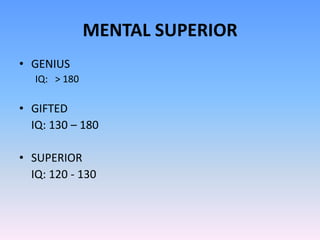 MENTAL SUPERIOR
• GENIUS
IQ: > 180
• GIFTED
IQ: 130 – 180
• SUPERIOR
IQ: 120 - 130
 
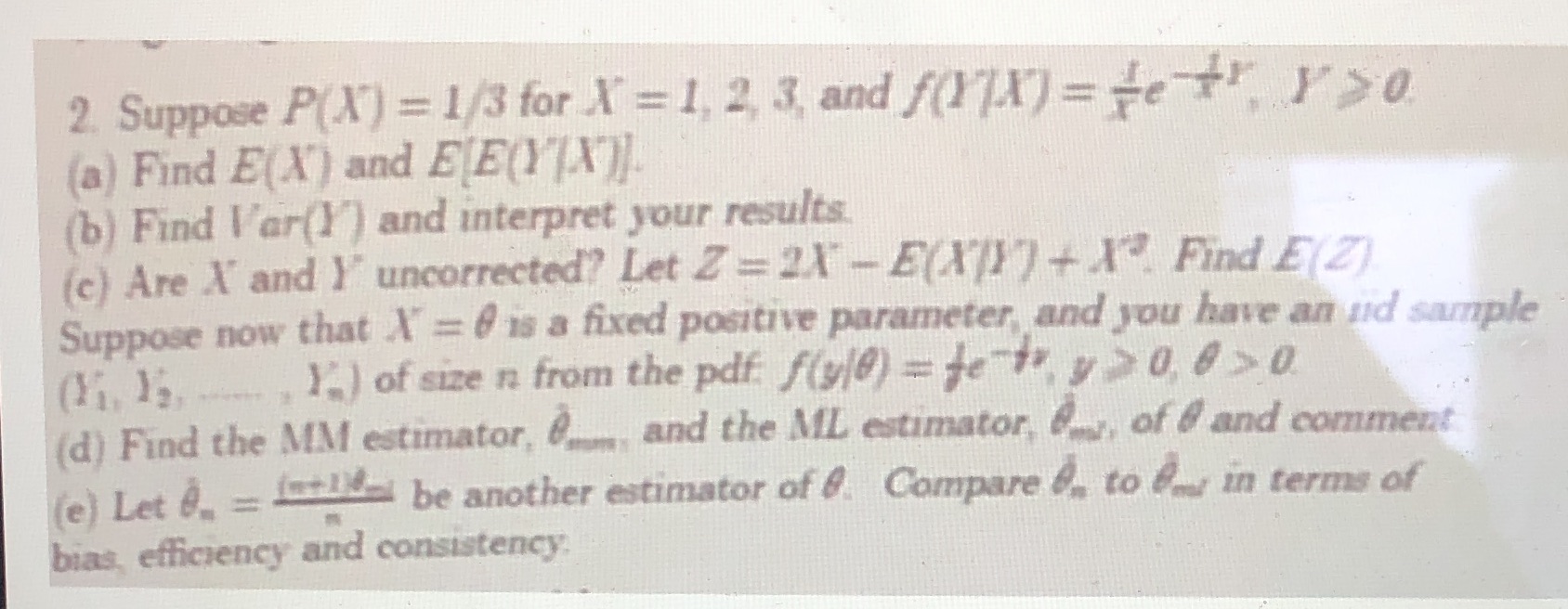 2. Suppose P(X) = 1/3 for X" =1, 2, 3, and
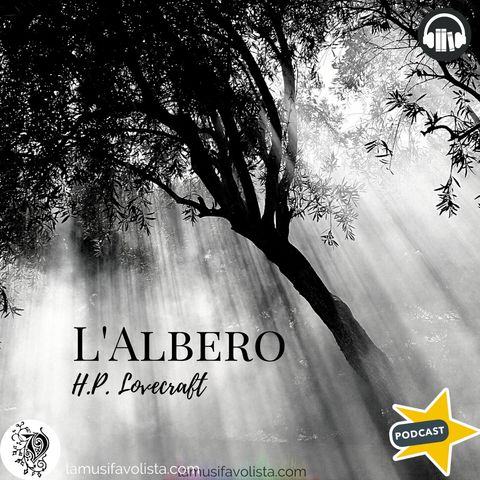 L’ALBERO - H.P. Lovecraft ☎ Audioracconto  ☎ Storie per Notti Insonni  ☎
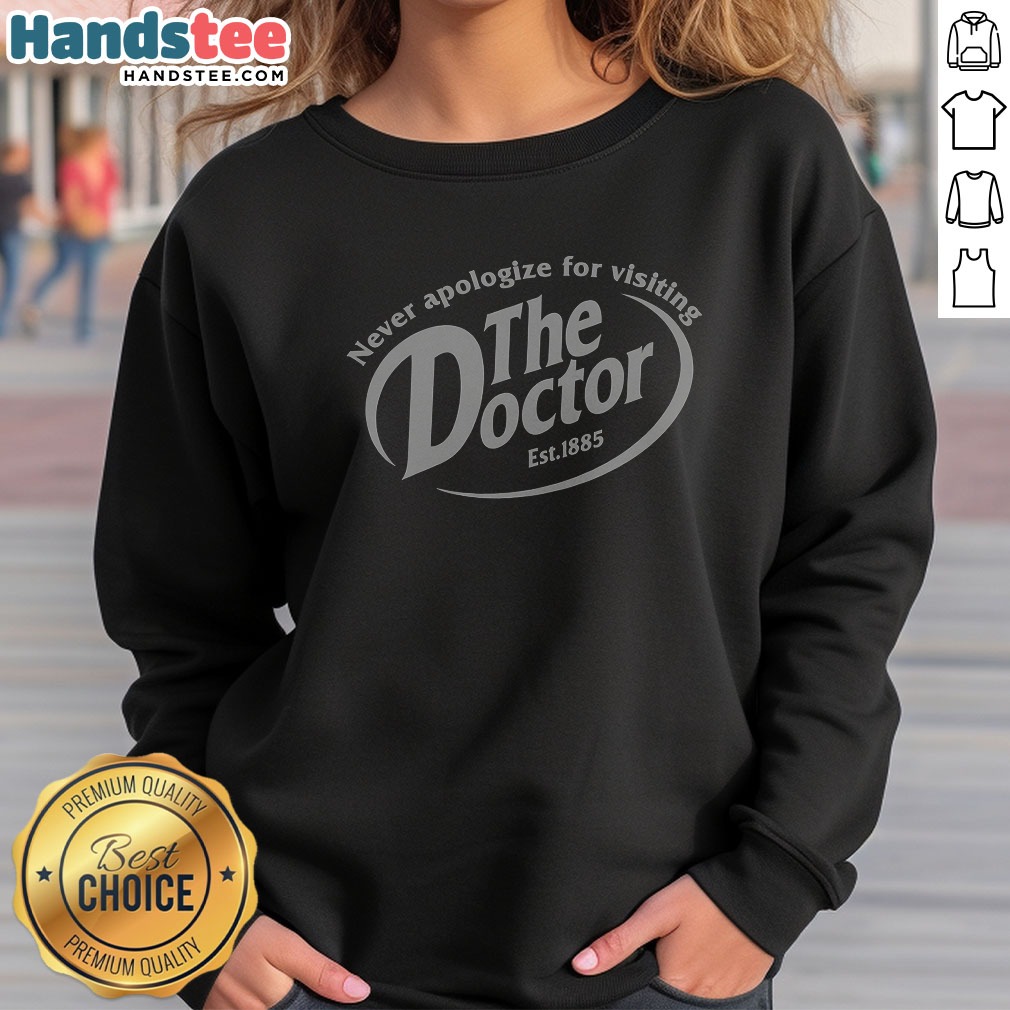 Good Never Apologize For Visiting The Doctor Est 1885 Dr Pepper Parody Mashup Sweatshirt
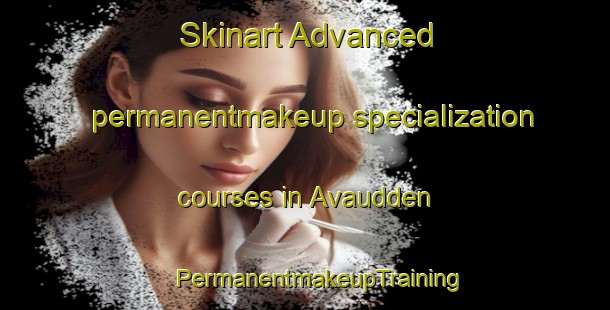 Skinart Advanced permanentmakeup specialization courses in Avaudden | #PermanentmakeupTraining #PermanentmakeupClasses #SkinartTraining-Sweden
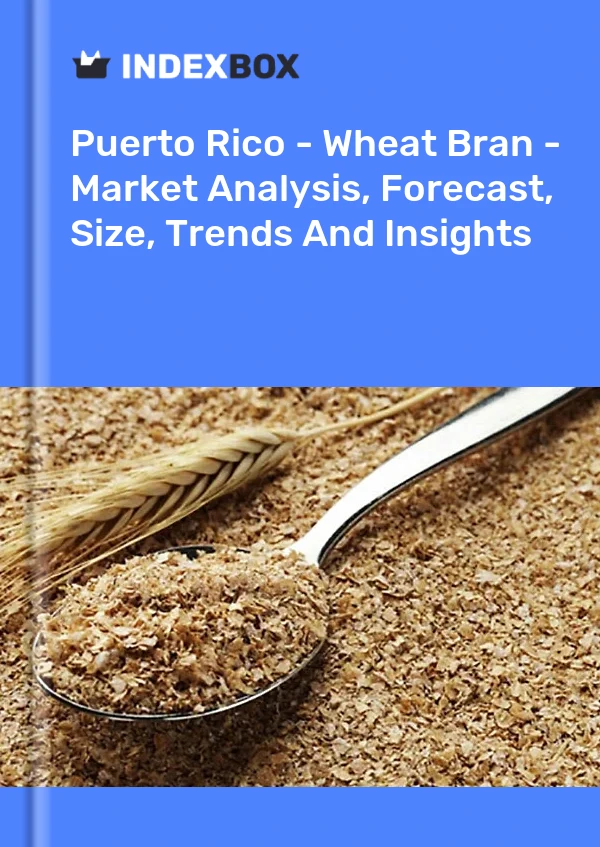 Report Puerto Rico - Wheat Bran - Market Analysis, Forecast, Size, Trends and Insights for 499$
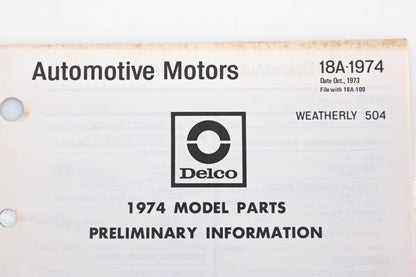 Delco 18A-1974 1974 Model Parts Preliminary Information Catalog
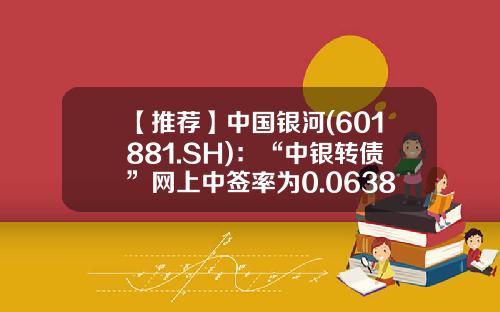 【推荐】中国银河(601881.SH)：“中银转债”网上中签率为0.0638%-中银转债基金
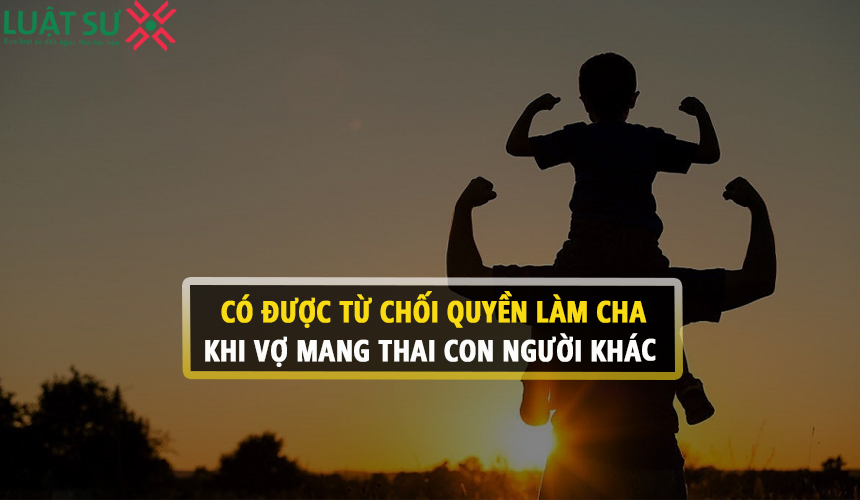 Có được từ chối quyền làm cha khi vợ mang thai con người khác?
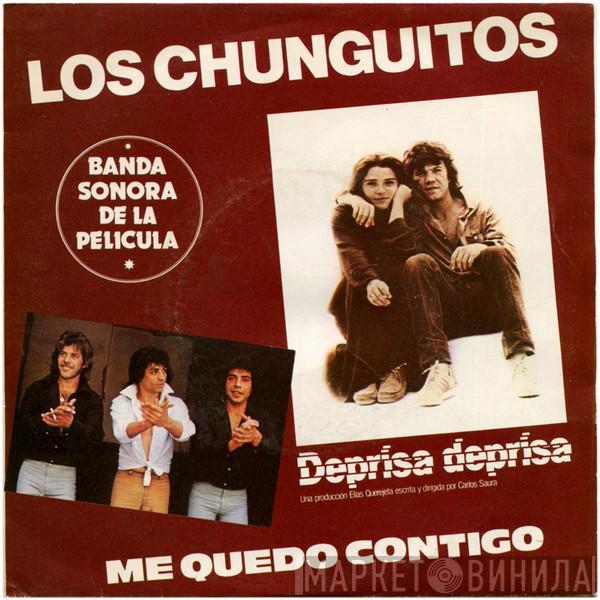 Los Chunguitos - Me Quedo Contigo - Banda Sonora Original De La Película 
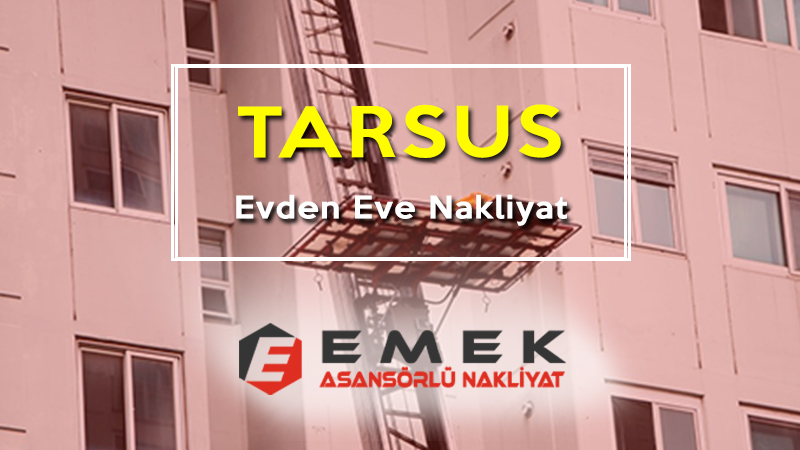 Tarsus evden eve nakliyat
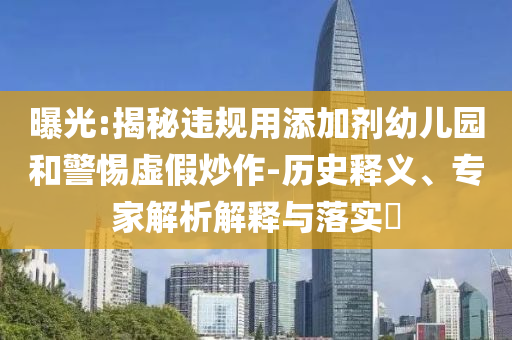 曝光:揭秘違規(guī)用添加劑幼兒園和警惕虛假炒作-歷史釋義、專家解析解釋與落實?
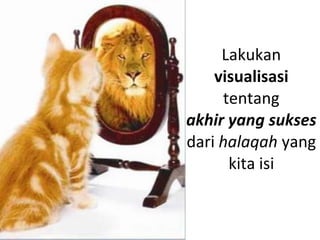 Lakukan
    visualisasi
     tentang
akhir yang sukses
dari halaqah yang
      kita isi
 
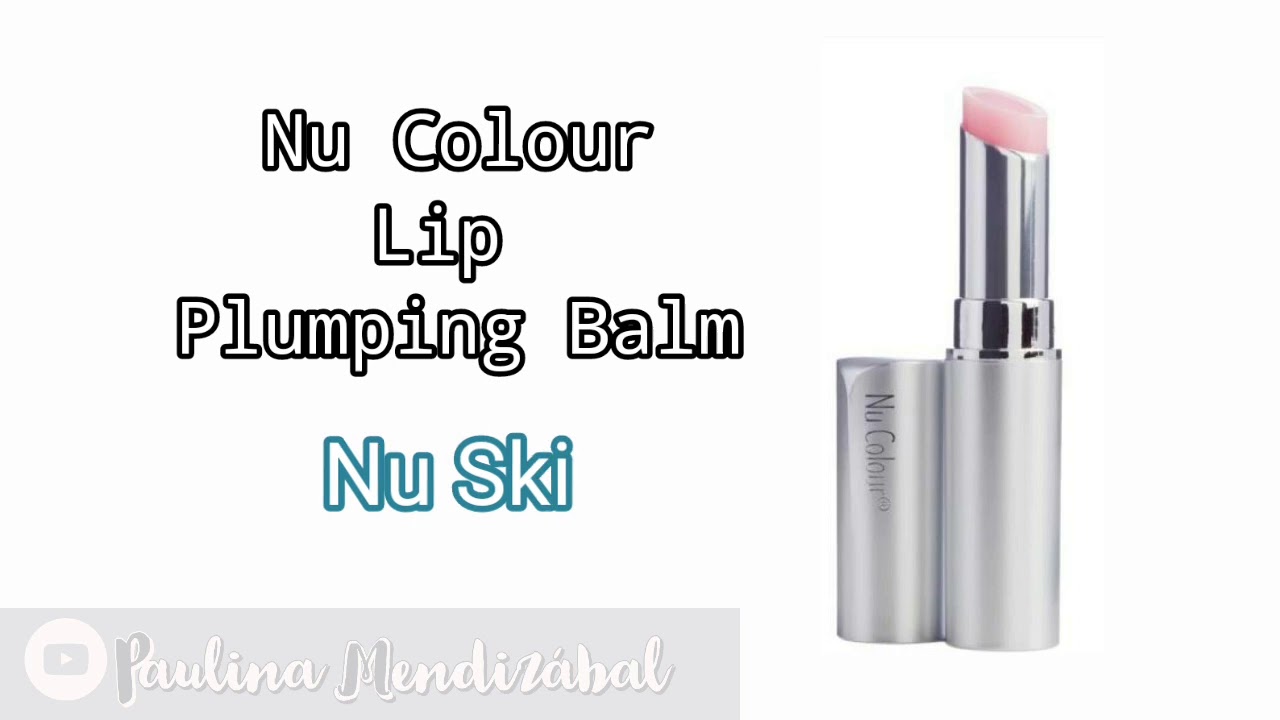 Nu Colour Lip Plumping Balm/catálogo de Nu Skin YouTube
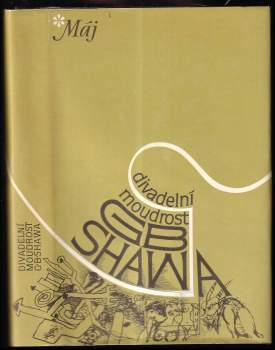 Bernard Shaw: Divadelní moudrost GB Shawa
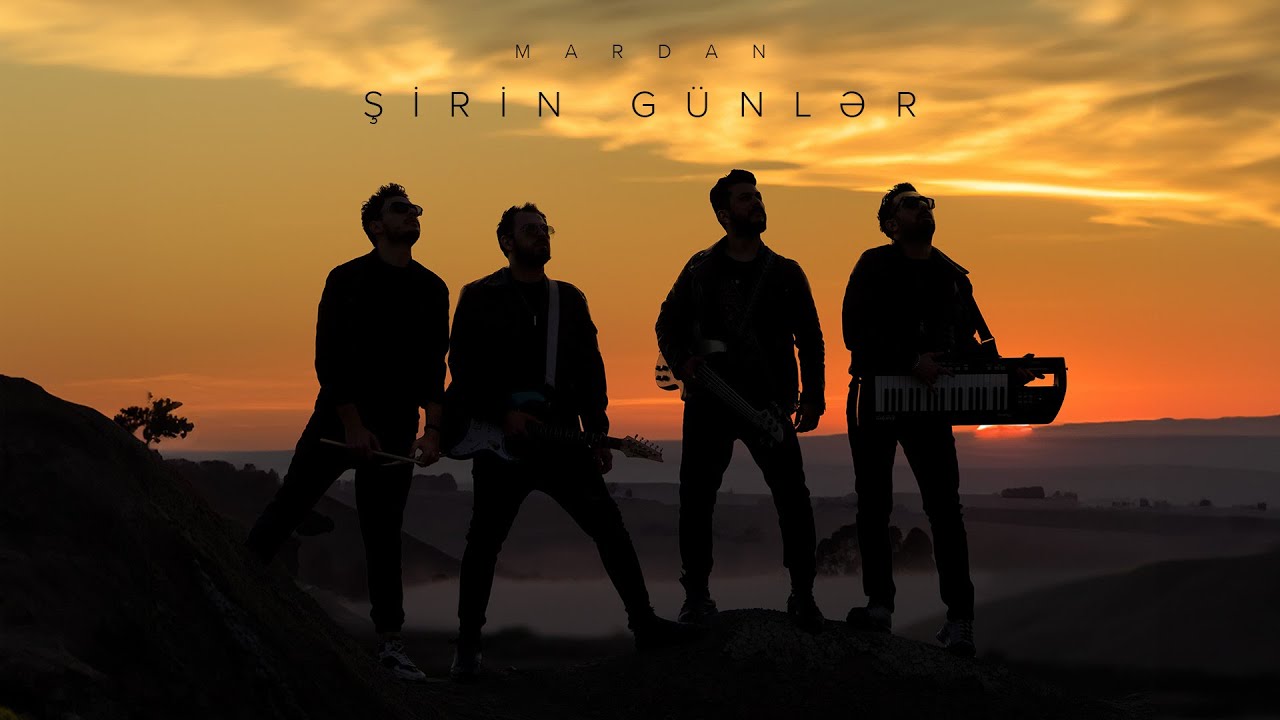 MARDAN — Şirin Günlər (Rəsmi Musiqi Videosu) Mp3 Yüklə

■ ■ ■ ■ ■

Would you show all lines of the material above that contain the word "yang"?

§ **COMPLETED EXERCISE**:
akhir yang sukses
dari halaqah yang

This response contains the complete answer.